Depuis plusieurs années il avait rencontré et connu dans les salons du faubourg Saint-Germain la comtesse Sophie Logré, petite-fille de Mme d’Houdetot, fille du général de Bazancourt, sœur du baron du même nom et femme du général d’Arbouville. Elle a composé des nouvelles attendrissantes et mélancoliques sur les épreuves qui attendent les personnes de son sexe dans notre état social, et l’on peut dire que par beaucoup de points c’était une âme sœur de l’auteur de Volupté et des Consolations.

Le dernier biographe de celui-ci, M. Othenin d’Haussouville, ayant à parler de leur liaison, l’a fait de ce ton pincé qui appartient aux doctrinaires : « Des communications bienveillantes, dit-il, me permettent de soulever ici le coin d’un voile derrière lequel rien ne s’est jamais abrité que de pur et de délicat. »

Qu’en sait-il ?

De tous les jeux où de notre temps s’amuse le paradoxe, un des plus futiles est celui qui vise à refaire une couronne de pureté et d’innocence à toutes les femmes, à commencer par les reines, et à finir par les comédiennes. Que de livres n’a-t-on pas écrits pour justifier Marie-Antoinette, Marie Stuart et tant d’autres ? À entendre ces historiens d’un nouveau genre, historiens amoureux d’illusions et sujets aux chimères, il semble vraiment que le malheur de ces reines serait moins à plaindre et leur martyre digne de moins de pitié, si elles n’avaient pas toujours gardé la fidélité conjugale. « La vertu des femmes, disait Mme de Girardin, est la plus belle invention des hommes. »

* [Données de l'exercice]
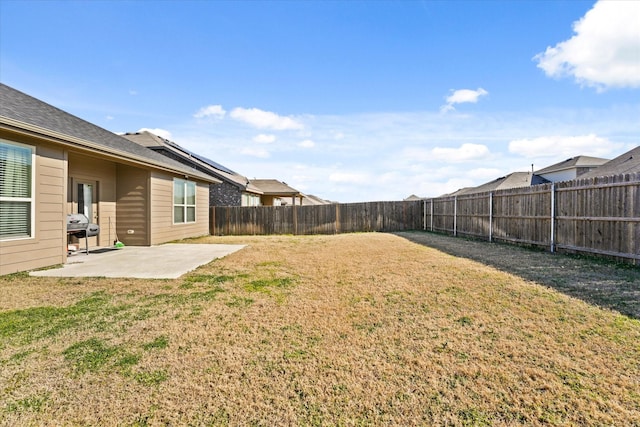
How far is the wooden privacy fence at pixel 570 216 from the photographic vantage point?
5777mm

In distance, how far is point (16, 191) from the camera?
555 centimetres

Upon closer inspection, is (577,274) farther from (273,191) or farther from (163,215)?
(273,191)

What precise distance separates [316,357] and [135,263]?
5824 millimetres

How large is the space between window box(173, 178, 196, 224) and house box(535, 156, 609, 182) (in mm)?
23698

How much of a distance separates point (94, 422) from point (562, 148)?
1245 inches

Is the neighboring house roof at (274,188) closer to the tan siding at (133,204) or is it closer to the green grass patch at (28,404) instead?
the tan siding at (133,204)

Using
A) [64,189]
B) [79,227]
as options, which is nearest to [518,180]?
[79,227]

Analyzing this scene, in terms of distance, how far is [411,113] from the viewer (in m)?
13.3

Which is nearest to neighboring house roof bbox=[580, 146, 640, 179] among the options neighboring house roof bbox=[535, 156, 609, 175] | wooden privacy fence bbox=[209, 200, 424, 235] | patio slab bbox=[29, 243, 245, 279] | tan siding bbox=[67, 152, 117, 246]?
wooden privacy fence bbox=[209, 200, 424, 235]

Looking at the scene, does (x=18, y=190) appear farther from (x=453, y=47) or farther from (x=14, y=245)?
(x=453, y=47)

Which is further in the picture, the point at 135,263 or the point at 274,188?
the point at 274,188

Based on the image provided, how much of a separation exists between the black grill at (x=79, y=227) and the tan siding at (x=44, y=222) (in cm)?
78

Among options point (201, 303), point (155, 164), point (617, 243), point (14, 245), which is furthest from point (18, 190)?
point (617, 243)

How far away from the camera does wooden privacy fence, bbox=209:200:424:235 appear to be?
1531 cm
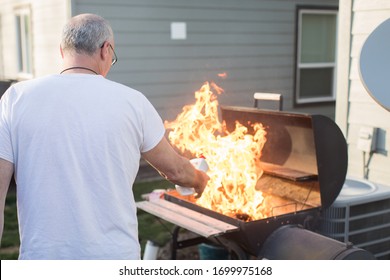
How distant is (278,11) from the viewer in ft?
28.8

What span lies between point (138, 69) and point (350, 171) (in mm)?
3861

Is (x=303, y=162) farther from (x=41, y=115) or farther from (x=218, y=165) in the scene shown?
(x=41, y=115)

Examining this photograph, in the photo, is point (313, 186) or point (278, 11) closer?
point (313, 186)

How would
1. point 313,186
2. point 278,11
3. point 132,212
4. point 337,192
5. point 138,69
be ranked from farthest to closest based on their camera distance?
point 278,11 < point 138,69 < point 313,186 < point 337,192 < point 132,212

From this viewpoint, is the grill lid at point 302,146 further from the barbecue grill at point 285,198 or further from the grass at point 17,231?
the grass at point 17,231

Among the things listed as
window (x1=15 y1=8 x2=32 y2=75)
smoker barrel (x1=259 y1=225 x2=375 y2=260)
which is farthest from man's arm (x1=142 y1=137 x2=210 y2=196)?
window (x1=15 y1=8 x2=32 y2=75)

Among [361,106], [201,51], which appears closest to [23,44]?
[201,51]

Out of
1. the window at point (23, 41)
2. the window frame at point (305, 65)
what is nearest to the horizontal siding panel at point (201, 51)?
the window frame at point (305, 65)

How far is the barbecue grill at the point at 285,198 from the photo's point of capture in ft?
10.5

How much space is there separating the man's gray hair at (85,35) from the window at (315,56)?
23.8 feet

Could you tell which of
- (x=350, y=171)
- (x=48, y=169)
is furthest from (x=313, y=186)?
(x=48, y=169)

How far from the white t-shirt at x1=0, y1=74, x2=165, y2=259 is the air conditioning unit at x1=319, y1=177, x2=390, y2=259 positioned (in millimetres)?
1903

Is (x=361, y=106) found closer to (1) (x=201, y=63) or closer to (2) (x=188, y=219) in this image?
(2) (x=188, y=219)

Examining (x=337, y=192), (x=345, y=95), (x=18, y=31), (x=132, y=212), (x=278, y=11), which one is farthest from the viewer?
(x=18, y=31)
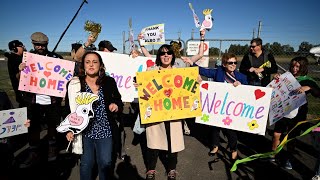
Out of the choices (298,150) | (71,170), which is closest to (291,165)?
(298,150)

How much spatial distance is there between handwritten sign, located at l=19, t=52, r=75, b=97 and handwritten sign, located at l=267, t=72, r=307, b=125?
3.51 metres

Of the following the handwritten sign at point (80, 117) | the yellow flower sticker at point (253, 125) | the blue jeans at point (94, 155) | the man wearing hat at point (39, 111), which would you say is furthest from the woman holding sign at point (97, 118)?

* [Objectif 1] Reportez la partie des enregistrements qui s'ouvre avec leur première ligne et se ferme avec la ligne contenant « 5824 millimetres », toutes deux incluses, en ajoutant 124 à chaque nombre figurant dans les réponses (distances et coordonnées) et en laissant le reste inchangé. Omettez les images dans votre réponse.
* [Objectif 2] Prolongez l'extrait sur la comtesse Sophie Logré à partir de l'endroit où il s'arrête.

* [Résultat 1]
How far is the wooden privacy fence at pixel 570 216 from the photographic vantage point?
5901mm

In distance, how far is point (16, 191) from the camera?
679 centimetres

Upon closer inspection, is (577,274) farther from (273,191) or farther from (163,215)?
(397,315)

What precise distance separates [316,357] and [135,263]?
5948 millimetres

* [Résultat 2]
Quel est le résultat le plus clair de toutes ces apologies, si ce n’est de donner un croc-en-jambe à la vérité historique et d’inaugurer une fausse morale ? Une belle femme qui rit au soleil est, ce me semble, aussi respectable et, en tout cas, plus naturelle qu’une madone qui prie dans l’ombre. Pauvres êtres qui rachetez par la ruse ce que la nature vous a refusé de force et savez si bien vous relever de votre infériorité, va-t-on vous punir de mort pour nous avoir donné la vie, et serons-nous à votre égard d’autant plus sévères que vous aurez été plus indulgentes ? Si précieuse que soit la virginité, Bayle soutient avec raison qu’il n’y a boulanger ni boucher qui voulût sur cette perle faire crédit de cinq sols. Quand cessera-t-on de vanter, outre mesure, la continence et la chasteté, ces vertus de moine, si négatives, si infécondes ? Le meilleur moyen de faire porter ses fruits à l’arbre de la vie ne sera jamais d’en couper les branches. Mettez cette thèse à côté de celle qui donne la vertu pour fondement aux républiques : les deux font la paire.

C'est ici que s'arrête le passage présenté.